⑨ lab ≡ ByteLabs

Plan9/Backup to External USB Drive

— Igor Böhm

How to create an encrypted bootable backup of your laptop to an external USB drive…

⑨ lab ≡ 9front bootable backup to external USB drive…

9front bootable backup to external USB drive

Imagine your laptop hard drive just died, or you did something silly and nuked your file system. Wouldn’t it be nice if you could simply lean back and say ‘no worries, let me plug in my backup disk’? Well, with 9front and a little bit of preparation you can…

My primary laptop has a 1TB SSD hard drive using an AES ecrypted cwfs file system via /dev/sdE0.
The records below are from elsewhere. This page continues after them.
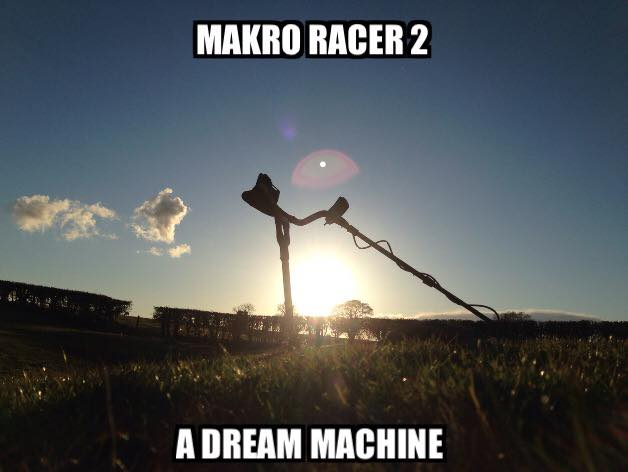 Makro Racer 2 review from UK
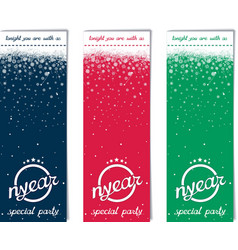 Three vertical ticket for Christmas party vector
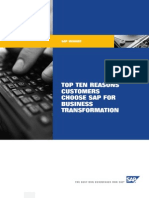 SAP Top 10 Biz Transformation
Storage is cheap and backups important. Therefore I bought a 1TB external SSD drive to make a bootable backup of my production disk to /dev/sdU2d3a7.0 (this entry is heavily inspired by Alex’s migrating cwfs wiki page with modifications such as encrypting key backup partitions, and backing up the other partition that is created by a default cwfs 9front installation).

Be very careful following the below instructions. Make sure you had enough sleep and understand what you are doing as it is very easy to screw up while copy pasting and accidentally wiping your production disk instead of the backup disk.

Create Backup

Prepare MBR and DOS partition table

term% disk/mbr -m /386/mbr  /dev/sdU2d3a7.0/data
term% disk/fdisk -b -w -a /dev/sdU2d3a7.0/data
term% cat /dev/sdU2d3a7.0/ctl
dev /dev/usb/ep7.0
lun 0
inquiry SanDisk Extreme SSD     1012
geometry 1953523712 512
part plan9 63 1953520065

Setup PLAN9 partition table

term% disk/prep -b -w -a 9fat -a nvram -a fscache -a fsworm -a other /dev/sdU2d3a7.0/plan9
no plan9 partition table found
9fat 204800
nvram 1
other 279045028
fscache 279045028
fsworm 1395225145

Copy 9fat and nvram

To be able to boot from the device we need to copy 9fat and nvram.

NOTE: DOUBLE and TRIPLE check the order of your arguments before running this command:

term% time cp /dev/sdE0/^(9fat nvram) /dev/sdU2d3a7.0
0.07u 0.63s 43.23r 	 cp /dev/sdE0/9fat /dev/sdE0/nvram /dev/sdU2d3a7.0

Format encrypted partitions

Note that this step generates new keys.

term% disk/cryptsetup -f /dev/sdU2d3a7.0/^(fsworm fscache other)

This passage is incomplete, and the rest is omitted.